Brise douce. Je joue dans la rue avec mon amie Vanessa. Elle est beaucoup plus jeune que moi mais on s’entend bien. Je n’ai pas encore l’habitude de jouer avec d’autres enfants. Je ne suis pas égoïste. Au contraire, j’attends impatiemment que le moment de partager mes jouets arrive. Par contre, il ne faudra pas enlever la tétine aux poupées pour qu’elles pleurent. Je ne supporte pas cela. C’est horrible. Malgré ça, c’est difficile pour moi de jouer avec elle. D’habitude je crée des contes dont je deviens l’un des personnages. J’invente les dialogues. Je joue mon rôle, avec le reste de princes, des règnes, des sorcières imaginaires. Ma grande mère bavarde avec les voisines sur les chaises qu’elles ont sorties dehors. Des traditions de village qui disparaissent maintenant. Nous rêvions de ça quand nous étions petits. Je cours. Je rigole. Je viens m’asseoir de temps en temps à côté de ma grand-mère. Elle me caresse les cheveux avec tant de tendresse... Je la remercierai toujours dans l'avenir de cette belle enfance qu’elle m’offre maintenant, que je perdrai bientôt et que je réussirai à récupérer petit à petit, un jour, rayon par rayon. Ça sera avec ces souvenirs que j'irai la câliner forte à la maison de retraite où nous serons obligés de l’amener à cause de son Alzheimer. Mais malgré son silence je passerai des heures et des heures à ses côtés sans ne jamais m'ennuyer… Par contre, je me demanderai si au fond de son cœur il restera encore une moindre goutte minuscule de ces dimanches de messe suivis d’une glace au citron. De ces soirs où à 23h il faut que j'aille me coucher. De ces petits déjeuners qu’elle me prépare avant d’aller au collège. De comment je l’aime et je l’aimerai. Oui… j’en suis sure… derrière ce regard perdu il existera encore caché dans un petit coin de son cœur un brin de brise de ces jours merveilleux…

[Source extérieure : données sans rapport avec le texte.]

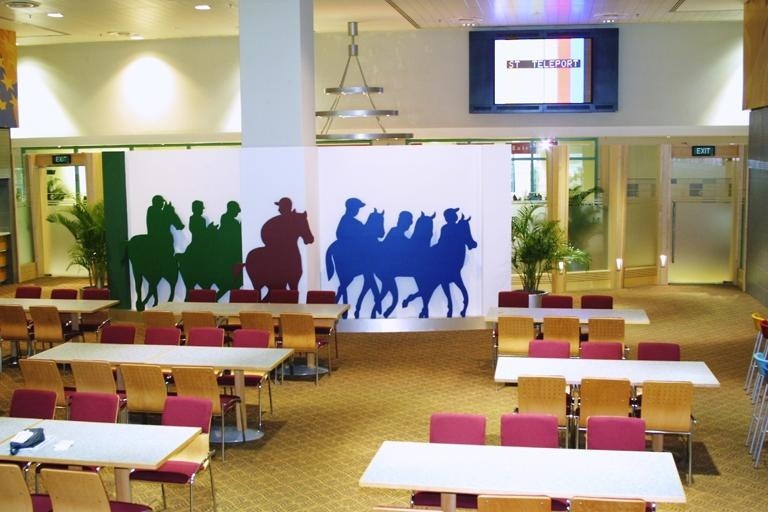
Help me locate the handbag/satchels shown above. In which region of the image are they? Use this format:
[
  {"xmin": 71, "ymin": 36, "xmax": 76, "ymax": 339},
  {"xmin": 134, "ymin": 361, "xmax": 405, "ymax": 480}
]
[{"xmin": 9, "ymin": 428, "xmax": 44, "ymax": 455}]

Brise dans ma chambre. Brise douce… qui me caresse… qui m’hypnotise…
La fenêtre est ouverte. Je ne sais plus quelle heure il est. Peu importe. Il y a des étoiles partout. Étoiles de nostalgie. Nostalgie de petits bonheurs, et les petits bonheurs sont la vie.
Je fume une dernière cigarette. La fenêtre est ouverte. Je souris.
Je fume une dernière cigarette. La fenêtre est ouverte. Je souris.